More than eight decades after it was installed, a memorial to the three 19th-century sibling novelists in London’s Westminster Abbey was amended Thursday to restore the diaereses – the two dots over the e in their surname.

The dots — which indicate that the name is pronounced “brontay” rather than “bront” — were omitted when the stone tablet commemorating Charlotte, Emily and Anne was erected in the abbey’s Poets’ Corner in October 1939, just after the outbreak of World War II.

They were restored after Brontë historian Sharon Wright, editor of the Brontë Society Gazette, raised the issue with Dean of Westminster David Hoyle.
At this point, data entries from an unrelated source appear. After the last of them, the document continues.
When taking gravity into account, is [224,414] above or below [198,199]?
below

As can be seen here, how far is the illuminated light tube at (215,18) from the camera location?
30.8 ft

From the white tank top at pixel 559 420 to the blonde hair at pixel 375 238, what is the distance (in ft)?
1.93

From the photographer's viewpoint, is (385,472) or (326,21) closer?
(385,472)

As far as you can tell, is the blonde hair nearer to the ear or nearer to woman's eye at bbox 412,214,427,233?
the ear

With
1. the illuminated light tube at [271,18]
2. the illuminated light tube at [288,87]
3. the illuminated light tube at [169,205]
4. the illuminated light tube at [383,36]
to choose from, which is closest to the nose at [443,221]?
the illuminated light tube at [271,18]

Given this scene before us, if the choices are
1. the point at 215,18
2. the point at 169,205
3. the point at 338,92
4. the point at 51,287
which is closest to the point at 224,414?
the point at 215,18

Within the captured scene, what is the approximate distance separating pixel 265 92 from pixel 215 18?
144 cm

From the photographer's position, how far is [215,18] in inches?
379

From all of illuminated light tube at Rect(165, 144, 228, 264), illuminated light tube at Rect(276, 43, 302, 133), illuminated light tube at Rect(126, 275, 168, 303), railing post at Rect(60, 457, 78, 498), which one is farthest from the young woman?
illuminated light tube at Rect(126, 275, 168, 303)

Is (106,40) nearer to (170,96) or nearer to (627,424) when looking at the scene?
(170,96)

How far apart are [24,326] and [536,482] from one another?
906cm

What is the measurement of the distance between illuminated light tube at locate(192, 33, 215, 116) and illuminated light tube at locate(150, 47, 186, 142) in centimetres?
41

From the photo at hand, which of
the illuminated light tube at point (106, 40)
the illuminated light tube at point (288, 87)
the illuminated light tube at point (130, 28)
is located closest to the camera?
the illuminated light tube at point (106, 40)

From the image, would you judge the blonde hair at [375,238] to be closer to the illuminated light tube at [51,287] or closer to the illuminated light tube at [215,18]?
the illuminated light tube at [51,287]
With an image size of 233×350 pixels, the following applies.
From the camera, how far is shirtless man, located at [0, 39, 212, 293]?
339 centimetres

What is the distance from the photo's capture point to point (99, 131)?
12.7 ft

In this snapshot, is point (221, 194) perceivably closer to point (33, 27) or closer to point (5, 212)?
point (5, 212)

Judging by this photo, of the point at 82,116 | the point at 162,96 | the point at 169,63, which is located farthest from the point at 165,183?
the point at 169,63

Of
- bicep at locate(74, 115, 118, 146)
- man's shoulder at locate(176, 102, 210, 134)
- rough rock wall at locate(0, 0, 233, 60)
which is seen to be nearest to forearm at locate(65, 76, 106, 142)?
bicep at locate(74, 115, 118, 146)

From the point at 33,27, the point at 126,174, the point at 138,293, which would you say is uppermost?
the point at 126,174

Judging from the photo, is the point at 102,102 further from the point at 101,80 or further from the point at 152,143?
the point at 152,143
The abbey asked its stonemason to tap in the dots and its conservator to paint them.

“There’s no paper record for anyone complaining about this or mentioning this, so I just wanted to put it right, really,” Wright said. “These three Yorkshire women deserve their place here, but they also deserve to have their name spelled correctly.”

It’s believed the writers’ Irish father Patrick changed the spelling of his surname from Brunty or Prunty when he went to university in England.

Raised on the wild Yorkshire moors, all three sisters died before they were 40, leaving enduring novels including Charlotte’s “Jane Eyre,” Emily’s “Wuthering Heights” and Anne’s “The Tenant of Wildfell Hall.”

Rebecca Yorke, director of the Brontë Society, welcomed the restoration.

“As the Brontës and their work are loved and respected all over the world, it’s entirely appropriate that their name is spelled correctly on their memorial,” she said.